▸ TAREA: Transcribe sin ningún cambio cada una de las filas que siguen.

===== DATOS

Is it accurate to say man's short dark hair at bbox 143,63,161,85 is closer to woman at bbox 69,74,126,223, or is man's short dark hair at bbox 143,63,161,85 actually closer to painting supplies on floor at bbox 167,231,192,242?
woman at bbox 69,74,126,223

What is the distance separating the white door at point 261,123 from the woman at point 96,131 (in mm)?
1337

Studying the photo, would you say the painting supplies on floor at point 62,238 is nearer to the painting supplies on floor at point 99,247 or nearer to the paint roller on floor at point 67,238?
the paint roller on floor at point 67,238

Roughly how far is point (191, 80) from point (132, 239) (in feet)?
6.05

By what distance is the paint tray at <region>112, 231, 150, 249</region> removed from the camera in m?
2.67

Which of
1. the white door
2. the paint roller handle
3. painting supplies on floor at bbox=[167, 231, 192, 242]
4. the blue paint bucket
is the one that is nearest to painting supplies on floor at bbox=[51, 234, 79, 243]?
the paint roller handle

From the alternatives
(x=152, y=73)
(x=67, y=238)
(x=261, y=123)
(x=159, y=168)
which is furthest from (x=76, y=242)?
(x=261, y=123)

==========

▸ RESPUESTA ESCRITA:
Is it accurate to say man's short dark hair at bbox 143,63,161,85 is closer to woman at bbox 69,74,126,223, or is man's short dark hair at bbox 143,63,161,85 actually closer to painting supplies on floor at bbox 167,231,192,242?
woman at bbox 69,74,126,223

What is the distance separating the white door at point 261,123 from the woman at point 96,131 (in mm)?
1337

Studying the photo, would you say the painting supplies on floor at point 62,238 is nearer to the painting supplies on floor at point 99,247 or nearer to the paint roller on floor at point 67,238?
the paint roller on floor at point 67,238

Roughly how far is point (191, 80) from point (132, 239) (in feet)?
6.05

By what distance is the paint tray at <region>112, 231, 150, 249</region> removed from the camera in m?
2.67

Which of
1. the white door
2. the paint roller handle
3. painting supplies on floor at bbox=[167, 231, 192, 242]
4. the blue paint bucket
is the one that is nearest to painting supplies on floor at bbox=[51, 234, 79, 243]?
the paint roller handle

From the alternatives
(x=152, y=73)
(x=67, y=238)
(x=261, y=123)
(x=159, y=168)
which is furthest from (x=76, y=242)?
(x=261, y=123)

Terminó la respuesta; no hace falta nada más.